Side note: one thing that would be nice from a fuzzing perspective would be the option to do everything in-memory instead of hitting the filesystem, but not sure how feasible that is (see the tar fuzzer for how the filesystem was able to be avoided with std.tar (but there's also a tar-fs fuzzer that untars to the filesystem)).

[marler8997]

one thing that would be nice from a fuzzing perspective would be the option to do everything in-memory instead of hitting the filesystem

I just pushed an updated commit with this ability leveraging std.io.SeekableStream.

P.S. oh actually, you can now write/read the zip file in memory, however, the extract function still goes to the filesystem. Avoiding the filesystem altogether could be done with some sort of generic filesystem interface passed to the extract function...I heard there might be something like that in the works? (an io interface of some sort)

[squeek502]

Looking good! Ran the updated fuzzer for 12 hours and found no crashes.
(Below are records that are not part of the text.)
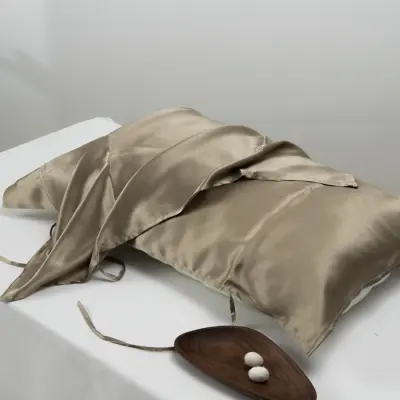 Prevleka za blazino iz 100 % murvine svile LightBrown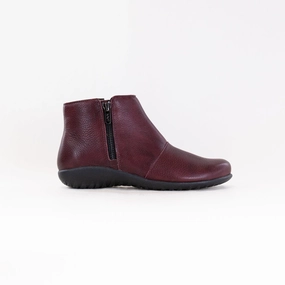 Naot Wanaka (Women's) - Bordeaux Slip On Convenience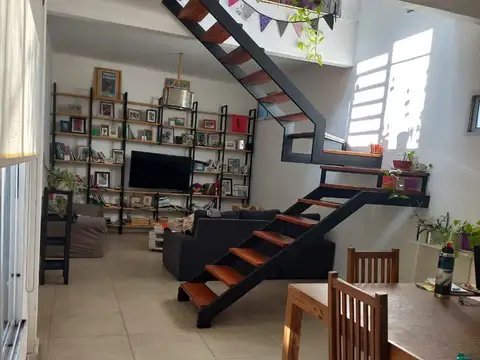VENTA PH 3 AMBIENTES CON TERRAZA MUNRO - Foto 0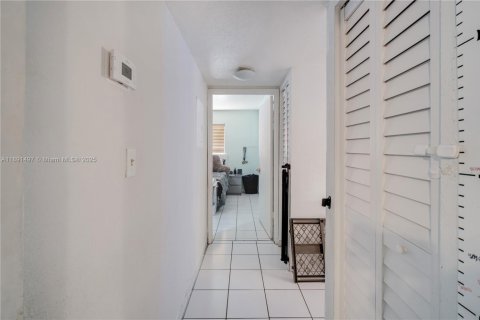 Condo in Hialeah, Florida, 2 bedrooms  № 1944122 - photo 7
Note: the fuzzer just checks for illegal behavior, not correctness. Some possible ideas for testing correctness:

• If there's a zip implementation in C that can be used as an 'oracle' (i.e. we know that we want the Zig implementation to work the same way in ~all cases), then I could write a fuzzer that checks that the outputs of each are the same
• If there's a compressor implementation that we can throw random inputs at, then we could test that the inputs round trip through the compressor -> the Zig decompressor.

[dweiller]

Side note: one thing that would be nice from a fuzzing perspective would be the option to do everything in-memory instead of hitting the filesystem, but not sure how feasible that is (see the tar fuzzer for how the filesystem was able to be avoided with std.tar (but there's also a tar-fs fuzzer that untars to the filesystem)).

Are you fuzzing on windows or linux? On linux you can get around this by making a tempfs mount that your fuzzer runs on so you never actually hits the harddrive/ssd.